**Exercise description:** Look in the material below for the line with "scientific name: Equus quagga" and the line with "A: Sequence-level.", then set down exactly those two lines and all lines between, nothing more.

------------------------------------------------------------

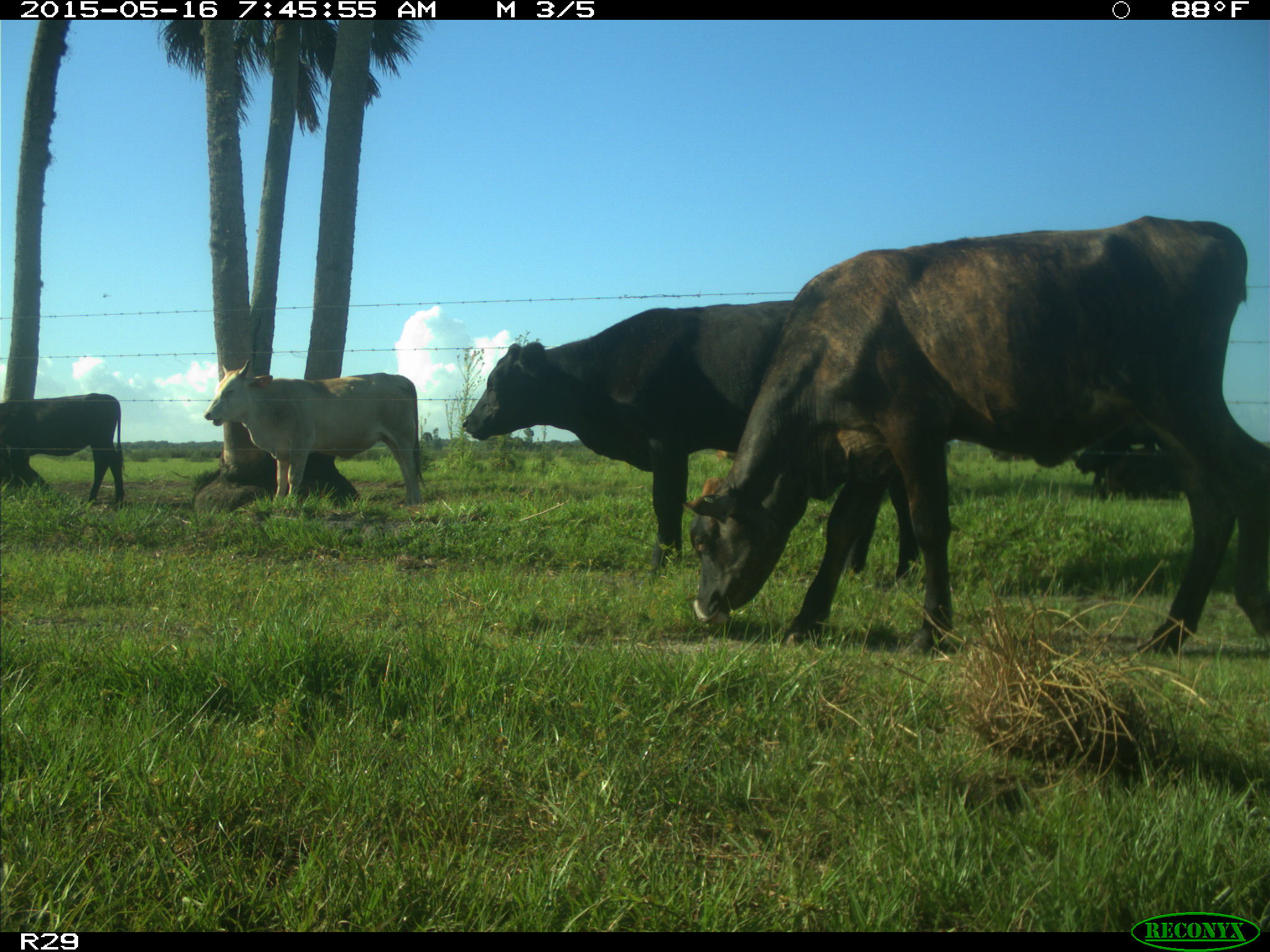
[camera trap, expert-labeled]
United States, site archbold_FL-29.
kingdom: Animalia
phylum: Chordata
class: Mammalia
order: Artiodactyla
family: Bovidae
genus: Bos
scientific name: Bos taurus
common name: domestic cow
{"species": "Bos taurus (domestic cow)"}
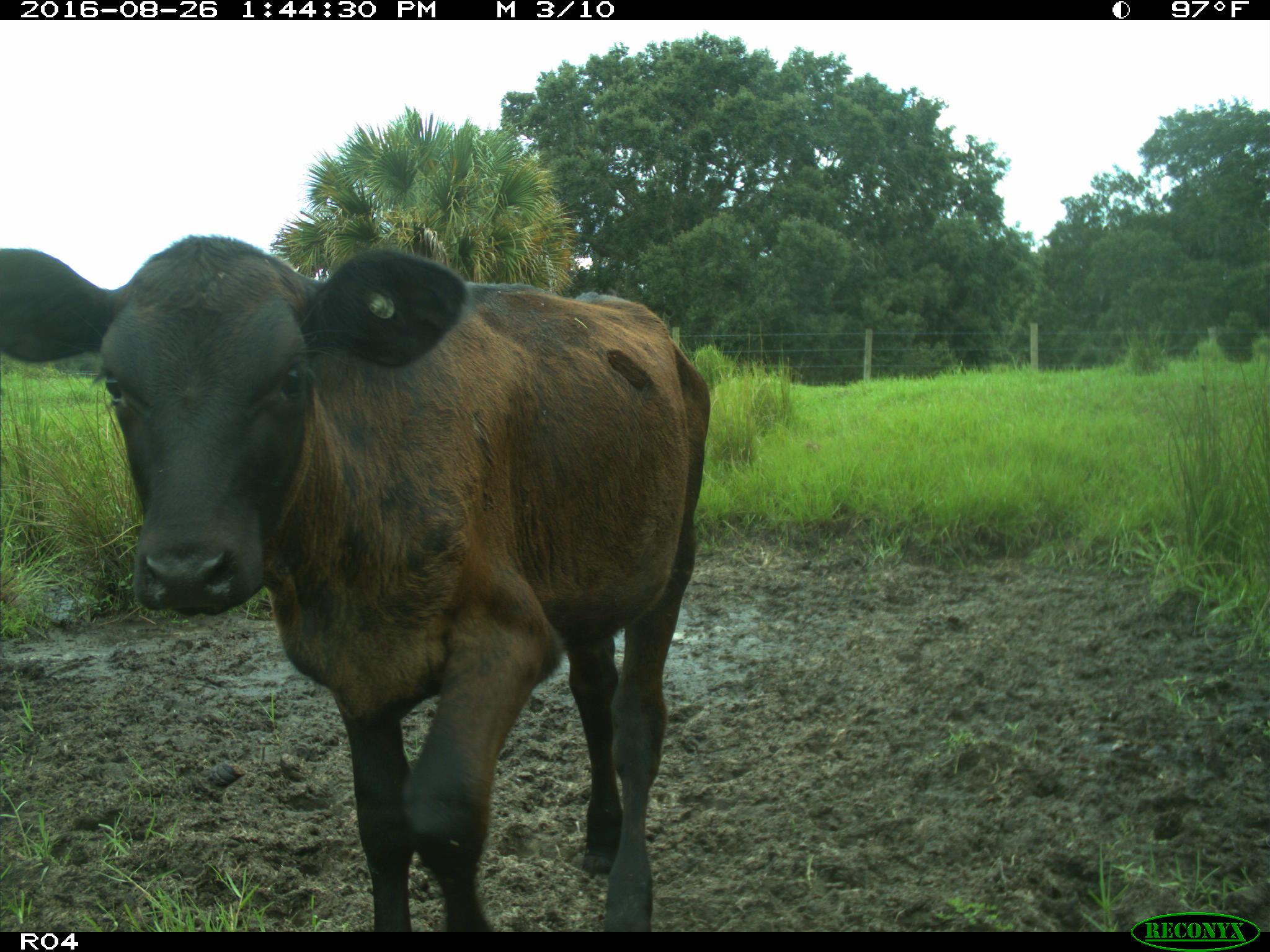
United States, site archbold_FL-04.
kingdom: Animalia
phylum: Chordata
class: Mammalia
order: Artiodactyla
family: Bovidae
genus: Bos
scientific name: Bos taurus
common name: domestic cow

------------------------------------------------------------

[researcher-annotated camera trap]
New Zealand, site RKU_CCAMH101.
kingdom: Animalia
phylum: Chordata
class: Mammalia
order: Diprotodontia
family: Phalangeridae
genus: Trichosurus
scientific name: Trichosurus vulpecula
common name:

------------------------------------------------------------

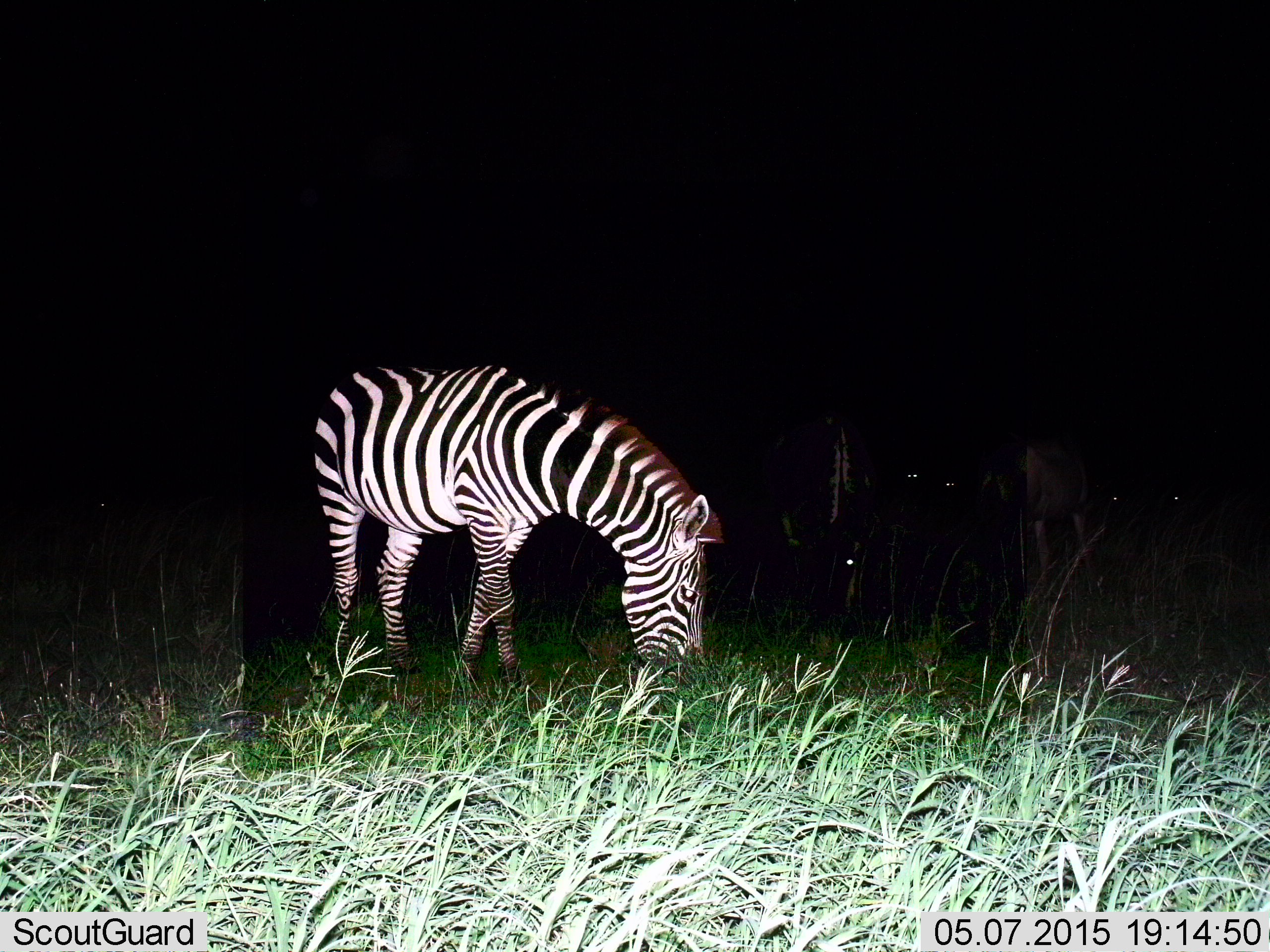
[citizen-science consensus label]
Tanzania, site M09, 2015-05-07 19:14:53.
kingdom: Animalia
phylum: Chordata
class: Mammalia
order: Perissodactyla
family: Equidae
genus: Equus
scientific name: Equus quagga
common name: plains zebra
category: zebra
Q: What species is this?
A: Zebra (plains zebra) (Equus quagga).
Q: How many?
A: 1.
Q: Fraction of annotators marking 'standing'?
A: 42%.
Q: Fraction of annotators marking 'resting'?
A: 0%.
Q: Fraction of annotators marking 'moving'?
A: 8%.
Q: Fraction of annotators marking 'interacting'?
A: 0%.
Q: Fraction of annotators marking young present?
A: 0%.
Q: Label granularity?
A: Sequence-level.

------------------------------------------------------------

**Response area:**
scientific name: Equus quagga
common name: plains zebra
category: zebra
Q: What species is this?
A: Zebra (plains zebra) (Equus quagga).
Q: How many?
A: 1.
Q: Fraction of annotators marking 'standing'?
A: 42%.
Q: Fraction of annotators marking 'resting'?
A: 0%.
Q: Fraction of annotators marking 'moving'?
A: 8%.
Q: Fraction of annotators marking 'interacting'?
A: 0%.
Q: Fraction of annotators marking young present?
A: 0%.
Q: Label granularity?
A: Sequence-level.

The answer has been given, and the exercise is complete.